The story gained momentum over the weekend, prompting the White House on Saturday to condemn anti-Semitism in all forms. Gutman issued a similar statement, but some Jewish groups expressed outrage. Republican presidential candidates including Newt Gingrich and Mitt Romney demanded Gutman's resignation.
Gutman's critics have argued that by drawing a distinction between different types of anti-Semitic hatred, he implied the newer form was somehow less heinous or excusable. Others contested whether it was fair to point to Israel's policies as a cause for the growth of anti-Semitism.
Still, Gutman described Muslim anti-Semitism as well as a "serious problem" that demands counterstrategies.
He said much of the responsibility lies with Israel and Arab governments to establish peace.
"The largest part of the solution remains in the hands of government leaders in Israel and the Palestinian territories and Arab countries in the Middle East," Gutman said. "It is the area where every new settlement announced in Israel, every rocket shot over a border or suicide bomber on a bus and every retaliatory military strike exacerbates the problem and provides a setback here in Europe for those fighting hatred and bigotry here in Europe."

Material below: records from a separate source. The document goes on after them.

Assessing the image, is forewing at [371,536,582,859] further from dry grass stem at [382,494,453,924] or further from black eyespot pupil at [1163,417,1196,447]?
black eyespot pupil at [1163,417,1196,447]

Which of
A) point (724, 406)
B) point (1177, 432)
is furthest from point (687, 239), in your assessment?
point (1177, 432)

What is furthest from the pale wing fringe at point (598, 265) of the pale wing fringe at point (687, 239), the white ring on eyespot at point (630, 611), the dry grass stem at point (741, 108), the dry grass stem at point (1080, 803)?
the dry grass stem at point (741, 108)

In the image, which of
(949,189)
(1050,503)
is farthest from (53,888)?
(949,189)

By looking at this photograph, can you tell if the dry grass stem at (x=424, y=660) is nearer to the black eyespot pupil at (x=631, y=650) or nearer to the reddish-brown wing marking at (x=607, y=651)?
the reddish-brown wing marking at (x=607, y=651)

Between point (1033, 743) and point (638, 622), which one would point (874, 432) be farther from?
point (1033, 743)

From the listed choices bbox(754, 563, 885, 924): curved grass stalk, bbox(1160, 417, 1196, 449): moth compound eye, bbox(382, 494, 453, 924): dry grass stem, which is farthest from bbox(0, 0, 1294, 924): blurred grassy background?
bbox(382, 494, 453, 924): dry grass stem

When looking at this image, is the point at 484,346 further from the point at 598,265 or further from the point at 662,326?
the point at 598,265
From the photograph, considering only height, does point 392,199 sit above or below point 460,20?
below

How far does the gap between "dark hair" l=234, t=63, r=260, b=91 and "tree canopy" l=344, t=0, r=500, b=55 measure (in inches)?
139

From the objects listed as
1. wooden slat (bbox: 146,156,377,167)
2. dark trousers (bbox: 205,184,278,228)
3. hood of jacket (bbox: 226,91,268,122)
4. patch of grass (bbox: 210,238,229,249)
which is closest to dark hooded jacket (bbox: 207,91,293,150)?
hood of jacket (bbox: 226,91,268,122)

Gutman said this situation was unfortunate in that it affects people in Europe a continent away from the problem. But he argued that was fortunate because, unlike with the older anti-Semitism, a remedy exists. "Peace in the Middle East would indeed equate with a huge reduction of this form of labeled `anti-Semitism' here in Europe," he said.
His comments, which weren't cleared by the State Department, have put the Obama administration in a bind. Officials have refused to condemn or endorse Gutman's argument, repeating only its condemnation of anti-Semitism in all its manifestations. After the resignation calls from Romney and Gingrich, the State Department said it had full confidence in Gutman.